# How do you find the maximum or minimum of 2x^2-y=3x-2y?

Jun 1, 2018

The vertex is $\left(\frac{3}{4} , \frac{3}{4}\right)$ a maximum point.

#### Explanation:

To find the maximum or minimum value for the equation
$2 {x}^{2} - y = 3 x - 2 y$

We begin by isolating the $y$ value using the additive inverse.

$2 {x}^{2} - y + 2 y = 3 x \cancel{- 2 y} \cancel{+} 2 y$

$2 {x}^{2} + y = 3 x$

$\cancel{2 {x}^{2}} + y \cancel{- 2 {x}^{2}} = 3 x - 2 {x}^{2}$

Now we have the equation

$y = - 2 {x}^{2} + 3 x$

in the proper for of $y = a {x}^{2} + b x + c$

$a = - 2$
$b = 3$
$c = 0$

Since the $a$ value is negative we know that this parabola will open downward and the vertex point will be a maximum.

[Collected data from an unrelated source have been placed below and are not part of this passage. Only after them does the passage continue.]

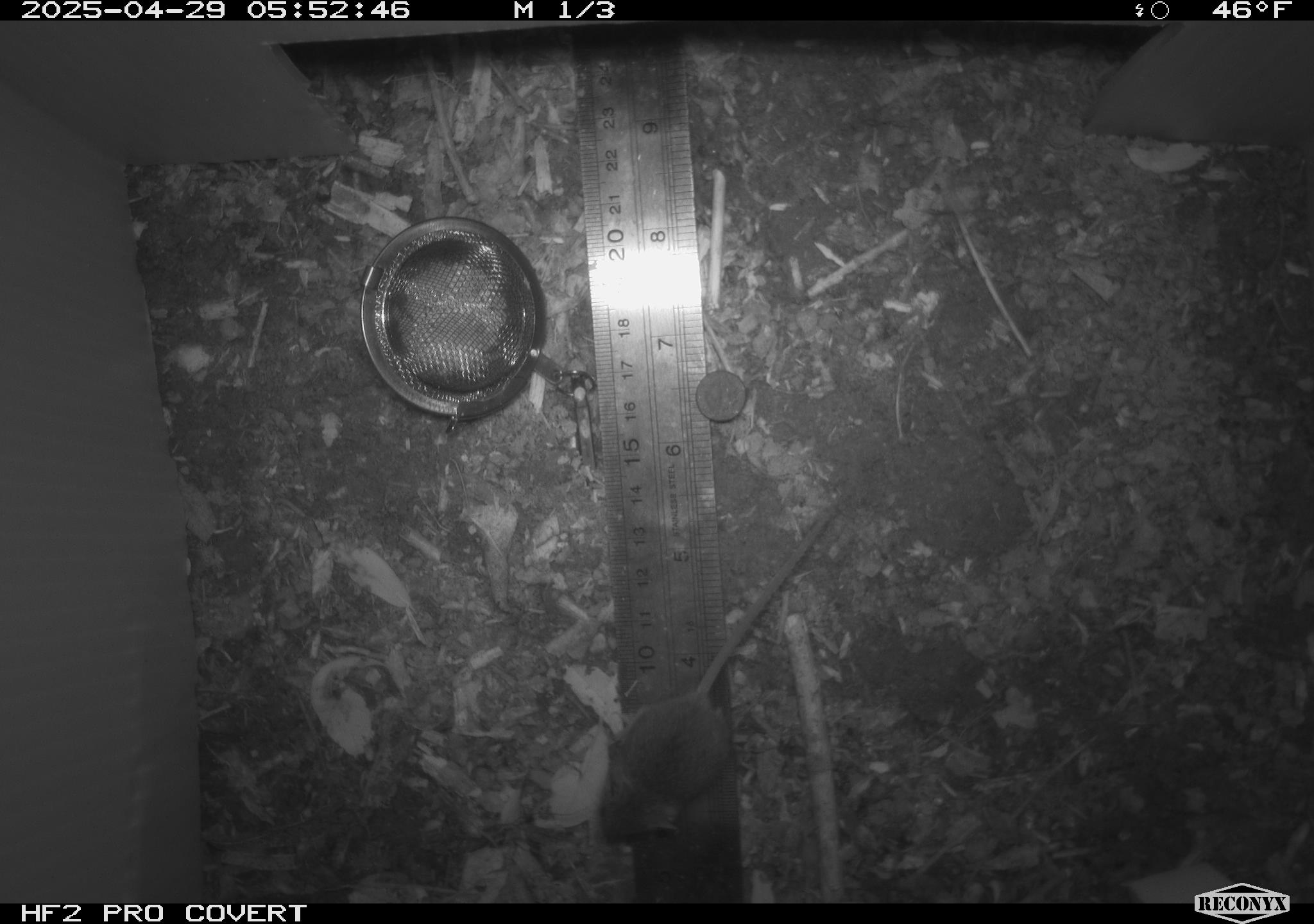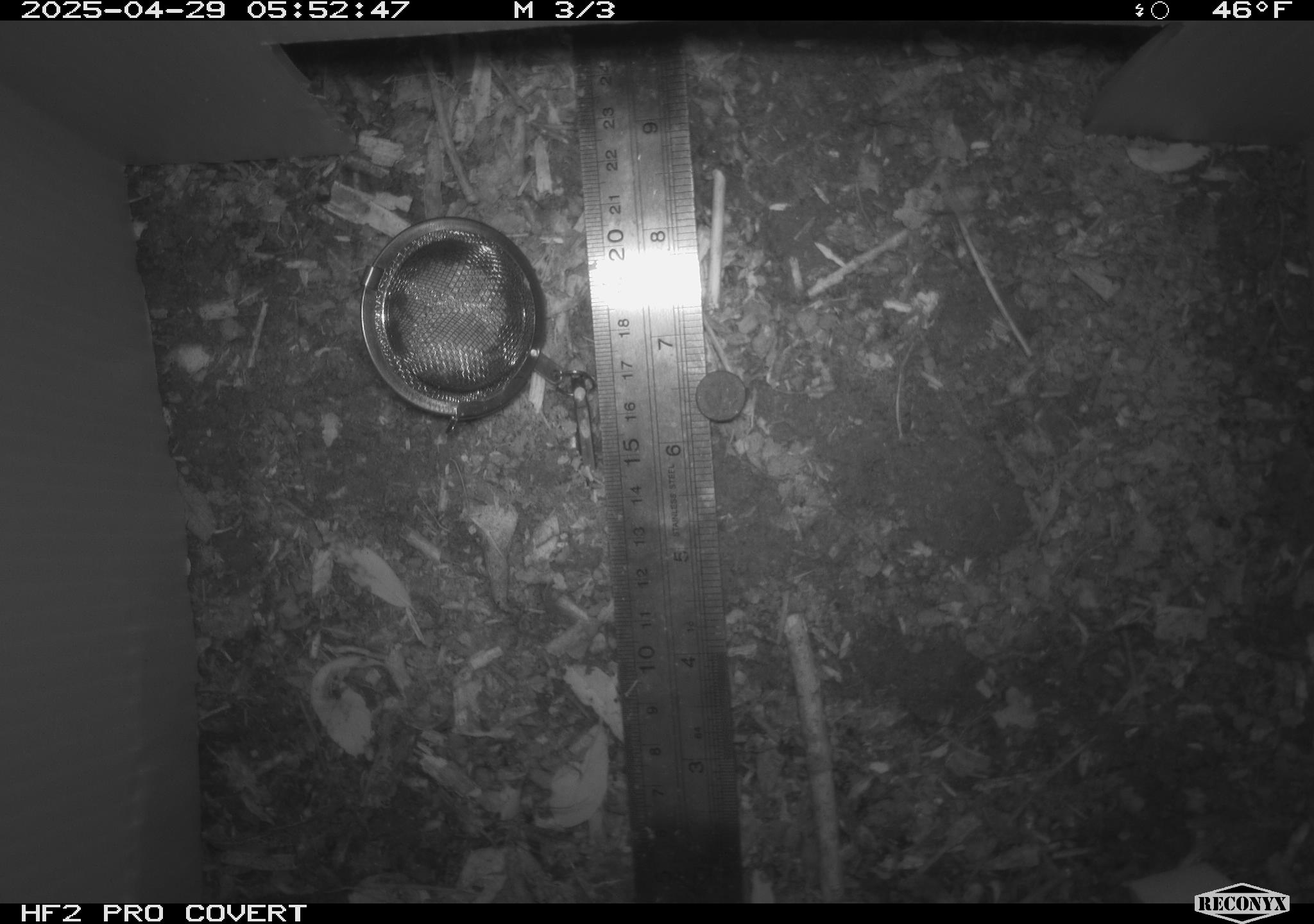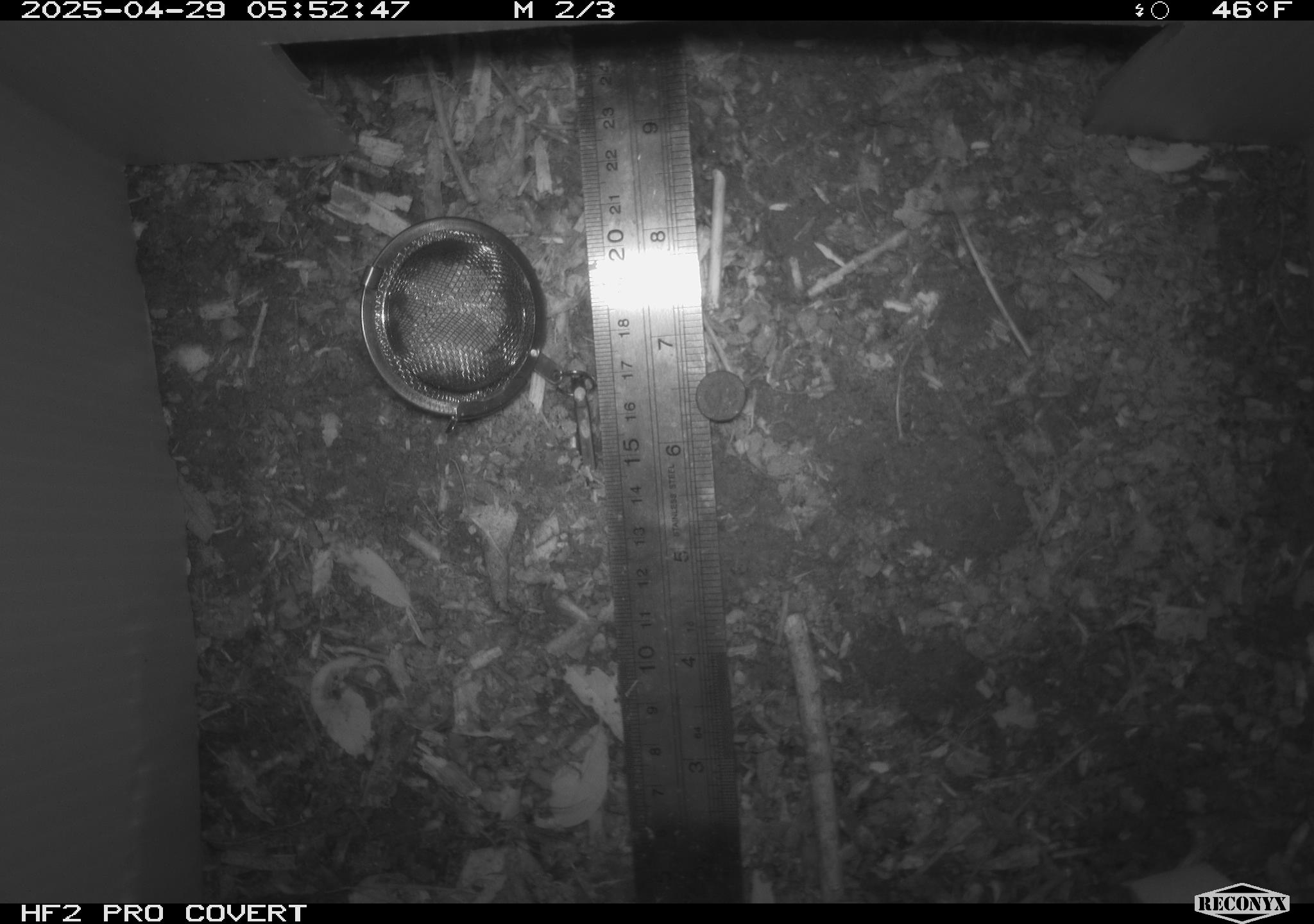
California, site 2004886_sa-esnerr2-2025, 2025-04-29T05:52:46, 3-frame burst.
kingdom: Animalia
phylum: Chordata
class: Mammalia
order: Rodentia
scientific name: Rodentia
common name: rodent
Rodent (Rodentia).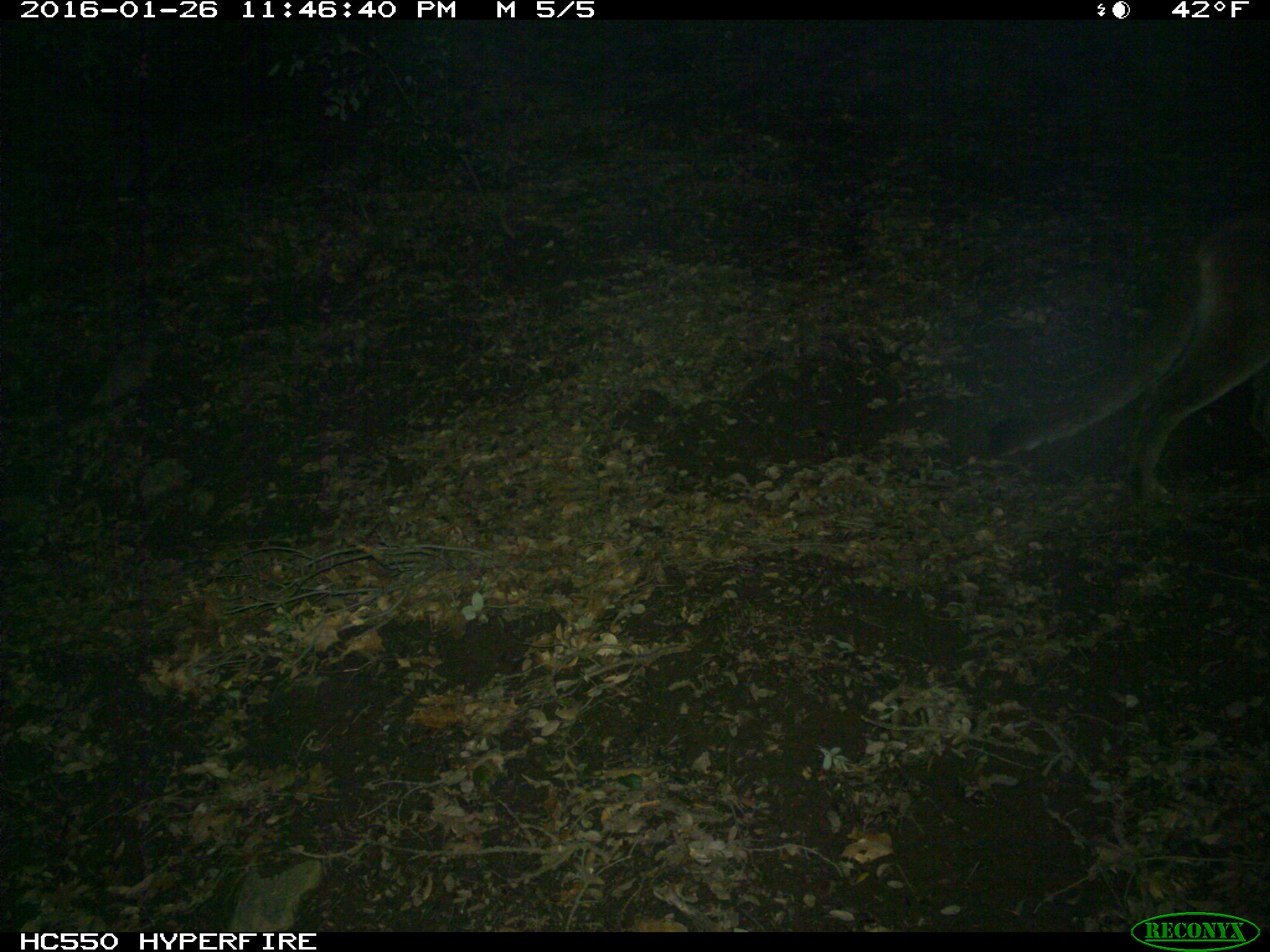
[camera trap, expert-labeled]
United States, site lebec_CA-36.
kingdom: Animalia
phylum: Chordata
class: Mammalia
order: Carnivora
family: Felidae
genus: Puma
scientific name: Puma concolor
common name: mountain lion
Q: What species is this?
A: Puma concolor (mountain lion).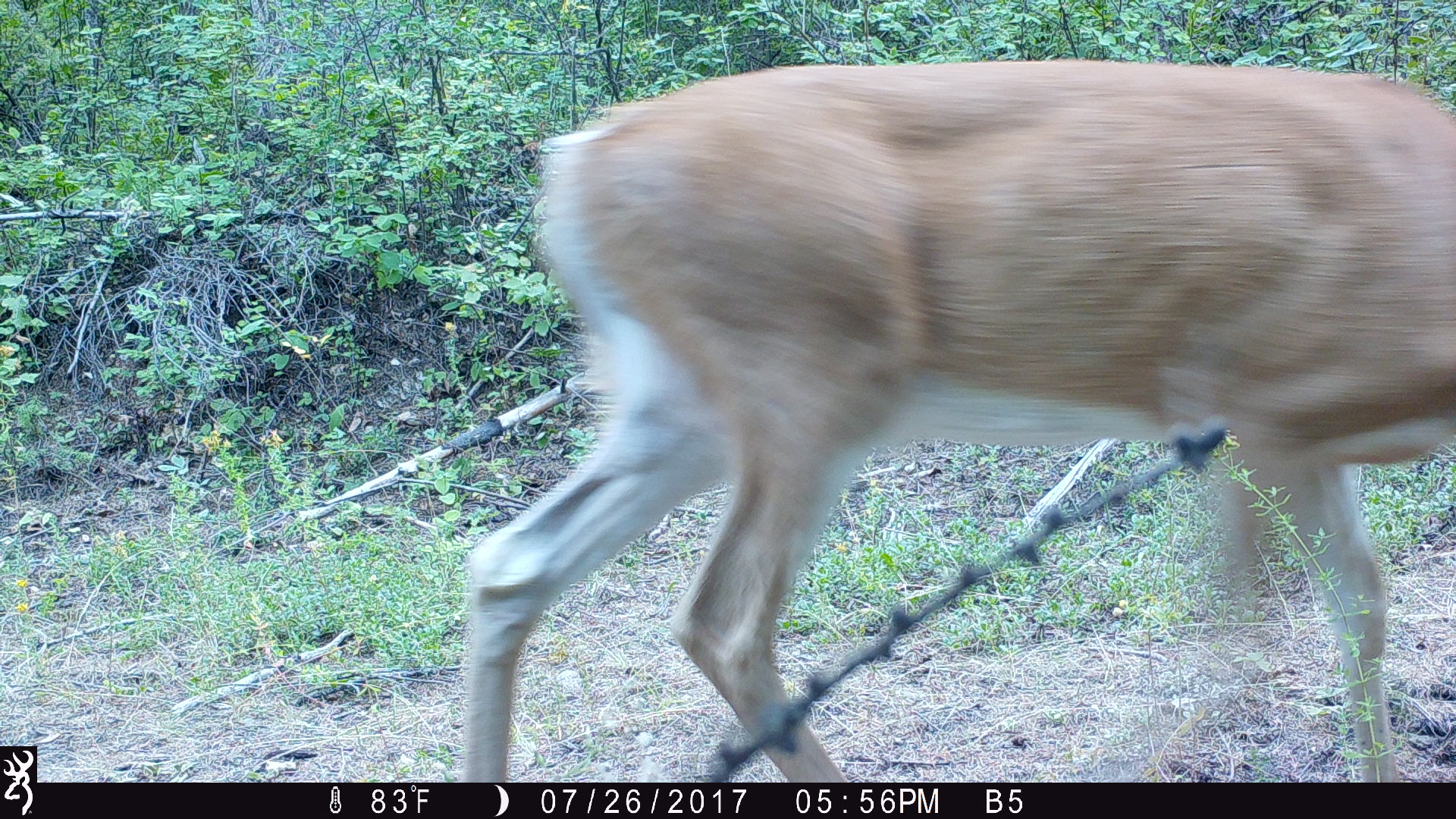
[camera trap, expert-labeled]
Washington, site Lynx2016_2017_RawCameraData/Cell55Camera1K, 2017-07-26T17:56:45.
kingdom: Animalia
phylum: Chordata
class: Mammalia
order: Artiodactyla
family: Cervidae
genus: Odocoileus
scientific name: Odocoileus virginianus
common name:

To solve for the vertex we use the formula $- \frac{b}{2 a} = x$ of the vertex

$x = - \frac{3}{2 \left(- 2\right)}$
$x = \frac{3}{4}$

Now plug the $x$ value into the equation to solve for $y$

#y=-2(3/4) +3(3/4)

$y = - \frac{6}{4} + \frac{9}{4}$

$y = \frac{3}{4}$

The vertex is $\left(\frac{3}{4} , \frac{3}{4}\right)$ a maximum point.